LA2024 declined to comment on Garcetti's remarks. Garcetti's spokesman, Alex Comisar, said he had no details to add beyond what the mayor said.
Next week, the International Olympic Committee's executive board will consider a proposal for a rare two-city bid, something the full IOC would vote on in July.
The Wall Street Journal reported Tuesday that the IOC is leaning towards awarding Paris the 2024 games and L.A. 2028, and that in addition to youth sports the IOC would also kick in funding for L.A.'s Olympic organizing committee to keep operating an additional four years.
Previously, Garcetti seemed cool to the idea of waiting until 2028.
"We’re eager, ready and excited to host 2024 and that is all we are focused on," Garcetti said in January.
But his stance has softened in recent weeks as it appears more likely the IOC will award a dual bid.
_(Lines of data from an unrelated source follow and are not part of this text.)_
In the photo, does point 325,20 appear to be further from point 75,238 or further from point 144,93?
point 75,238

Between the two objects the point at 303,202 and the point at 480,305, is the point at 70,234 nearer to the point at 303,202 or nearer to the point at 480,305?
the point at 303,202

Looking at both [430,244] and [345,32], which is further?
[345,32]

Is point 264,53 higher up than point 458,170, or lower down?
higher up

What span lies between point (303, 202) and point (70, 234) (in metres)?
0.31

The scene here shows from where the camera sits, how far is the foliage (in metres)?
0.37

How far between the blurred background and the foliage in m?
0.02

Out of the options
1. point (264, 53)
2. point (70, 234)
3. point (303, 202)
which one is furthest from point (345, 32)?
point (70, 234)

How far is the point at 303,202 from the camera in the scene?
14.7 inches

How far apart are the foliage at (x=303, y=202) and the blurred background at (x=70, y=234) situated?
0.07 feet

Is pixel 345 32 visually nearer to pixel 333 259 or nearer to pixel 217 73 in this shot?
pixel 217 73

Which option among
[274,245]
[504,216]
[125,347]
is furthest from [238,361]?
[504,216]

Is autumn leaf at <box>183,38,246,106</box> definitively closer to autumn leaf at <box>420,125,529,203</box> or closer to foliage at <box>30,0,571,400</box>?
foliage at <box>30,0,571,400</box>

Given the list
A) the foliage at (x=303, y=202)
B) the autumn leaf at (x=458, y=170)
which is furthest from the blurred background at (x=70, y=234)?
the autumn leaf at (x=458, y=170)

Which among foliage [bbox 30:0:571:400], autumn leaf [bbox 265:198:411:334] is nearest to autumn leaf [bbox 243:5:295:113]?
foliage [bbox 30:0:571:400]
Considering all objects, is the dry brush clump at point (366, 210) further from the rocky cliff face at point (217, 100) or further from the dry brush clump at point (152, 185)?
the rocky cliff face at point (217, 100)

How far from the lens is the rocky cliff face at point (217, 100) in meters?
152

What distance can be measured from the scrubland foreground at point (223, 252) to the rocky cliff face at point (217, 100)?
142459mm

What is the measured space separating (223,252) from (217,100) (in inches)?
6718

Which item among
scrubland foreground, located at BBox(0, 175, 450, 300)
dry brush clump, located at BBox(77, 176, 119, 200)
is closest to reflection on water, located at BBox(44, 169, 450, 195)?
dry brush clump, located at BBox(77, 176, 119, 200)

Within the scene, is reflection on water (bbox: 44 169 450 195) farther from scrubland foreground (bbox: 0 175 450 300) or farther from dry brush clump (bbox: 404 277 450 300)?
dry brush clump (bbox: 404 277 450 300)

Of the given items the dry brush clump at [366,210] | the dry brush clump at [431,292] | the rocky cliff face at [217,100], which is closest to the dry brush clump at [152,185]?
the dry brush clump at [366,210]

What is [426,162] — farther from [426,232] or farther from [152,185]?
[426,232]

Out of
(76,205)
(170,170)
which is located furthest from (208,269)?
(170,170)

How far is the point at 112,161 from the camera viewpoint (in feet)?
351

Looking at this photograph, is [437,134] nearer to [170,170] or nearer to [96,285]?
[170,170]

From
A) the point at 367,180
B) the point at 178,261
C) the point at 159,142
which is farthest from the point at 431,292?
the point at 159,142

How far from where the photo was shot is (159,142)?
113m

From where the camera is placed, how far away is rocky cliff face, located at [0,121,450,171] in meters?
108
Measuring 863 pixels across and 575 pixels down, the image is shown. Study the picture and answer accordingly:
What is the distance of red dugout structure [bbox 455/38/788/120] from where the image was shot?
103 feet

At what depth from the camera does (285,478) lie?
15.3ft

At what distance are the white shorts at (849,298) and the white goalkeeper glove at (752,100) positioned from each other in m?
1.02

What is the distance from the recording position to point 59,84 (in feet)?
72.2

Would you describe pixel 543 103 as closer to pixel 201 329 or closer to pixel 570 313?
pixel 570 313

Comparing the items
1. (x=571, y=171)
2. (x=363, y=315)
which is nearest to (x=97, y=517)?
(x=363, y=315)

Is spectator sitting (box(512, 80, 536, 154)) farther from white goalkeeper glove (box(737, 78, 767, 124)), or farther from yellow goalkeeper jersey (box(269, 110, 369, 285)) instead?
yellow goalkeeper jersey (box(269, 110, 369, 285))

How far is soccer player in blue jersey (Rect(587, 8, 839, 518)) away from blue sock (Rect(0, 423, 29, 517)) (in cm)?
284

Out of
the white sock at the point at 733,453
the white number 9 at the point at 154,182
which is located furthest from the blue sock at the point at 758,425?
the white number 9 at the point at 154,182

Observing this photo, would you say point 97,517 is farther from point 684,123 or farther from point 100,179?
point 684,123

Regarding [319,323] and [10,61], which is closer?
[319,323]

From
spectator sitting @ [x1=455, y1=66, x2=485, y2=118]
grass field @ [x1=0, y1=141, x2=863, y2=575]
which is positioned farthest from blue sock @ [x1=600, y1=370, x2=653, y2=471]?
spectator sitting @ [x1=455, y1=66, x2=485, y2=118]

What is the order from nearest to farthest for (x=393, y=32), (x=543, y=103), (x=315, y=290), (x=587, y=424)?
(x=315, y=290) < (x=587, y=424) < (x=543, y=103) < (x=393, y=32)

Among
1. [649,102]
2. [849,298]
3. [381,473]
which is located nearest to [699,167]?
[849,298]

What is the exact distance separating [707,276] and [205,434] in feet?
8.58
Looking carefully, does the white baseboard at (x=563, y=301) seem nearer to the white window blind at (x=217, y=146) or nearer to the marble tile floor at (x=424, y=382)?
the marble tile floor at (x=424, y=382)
On Wednesday, seeming to refer to President Donald Trump's unpopularity around the world, he suggested L.A. should be happy to get an Olympics at all.
"Given some of the challenges we face globally right now with leadership, that would be I think quite a coup and something for us all to celebrate," Garcetti said.
The 1984 L.A. Olympics generated a $250 million surplus, and that money has been used ever since to fund sports in Southern California through the LA84 foundation.